-- Opening Marker --

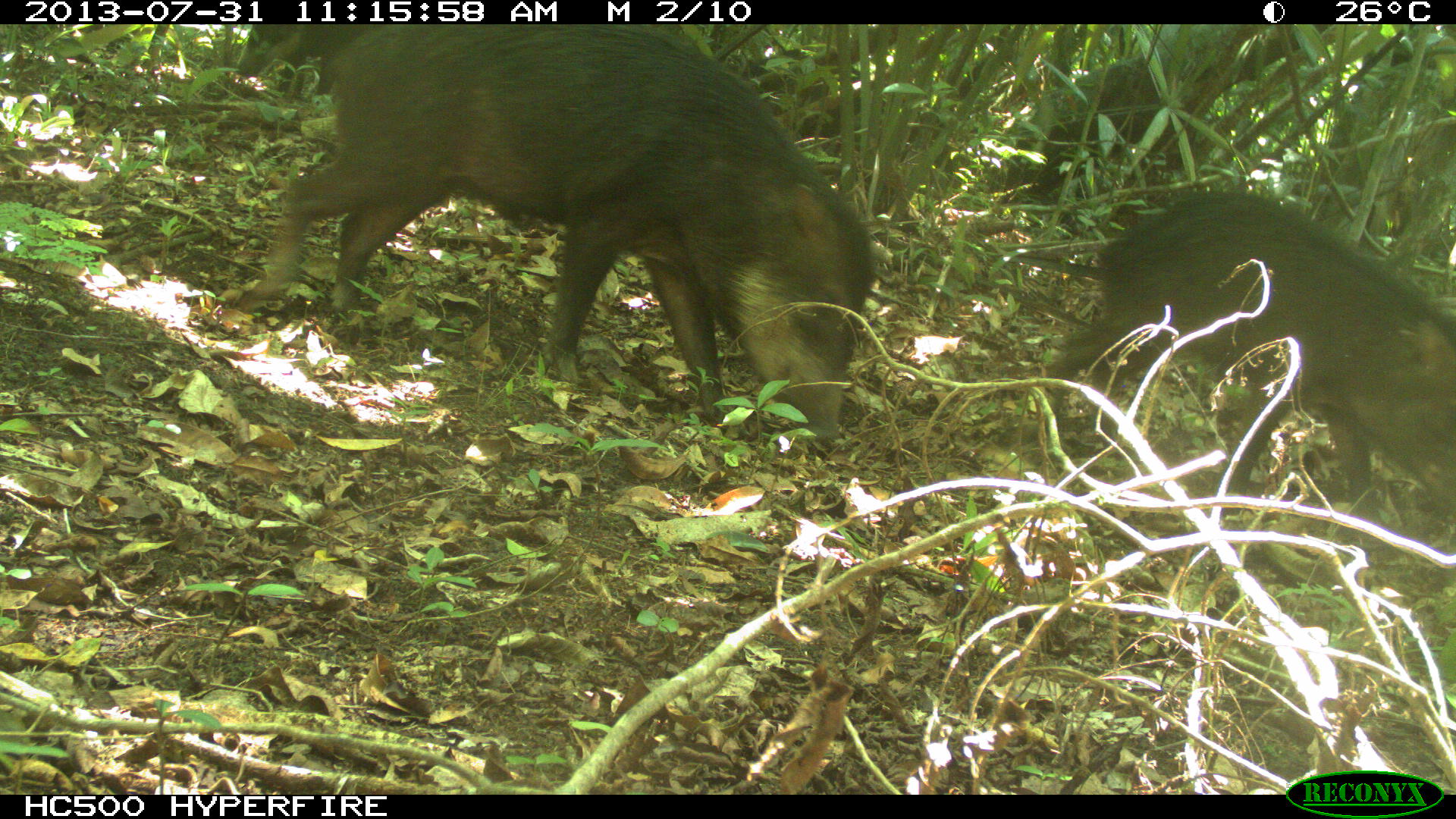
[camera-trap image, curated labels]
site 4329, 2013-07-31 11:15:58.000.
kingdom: Animalia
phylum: Chordata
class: Mammalia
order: Artiodactyla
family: Tayassuidae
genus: Tayassu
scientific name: Tayassu pecari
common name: white-lipped peccary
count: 5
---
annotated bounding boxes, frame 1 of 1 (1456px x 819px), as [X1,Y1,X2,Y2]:
tayassu pecari: [250,21,877,445]; [1037,184,1455,534]; [233,24,385,103]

-- Closing Marker --

Give back the full listing word for word, with the pictures left out.

[camera-trap image, curated labels]
site 4329, 2013-07-31 11:15:58.000.
kingdom: Animalia
phylum: Chordata
class: Mammalia
order: Artiodactyla
family: Tayassuidae
genus: Tayassu
scientific name: Tayassu pecari
common name: white-lipped peccary
count: 5
---
annotated bounding boxes, frame 1 of 1 (1456px x 819px), as [X1,Y1,X2,Y2]:
tayassu pecari: [250,21,877,445]; [1037,184,1455,534]; [233,24,385,103]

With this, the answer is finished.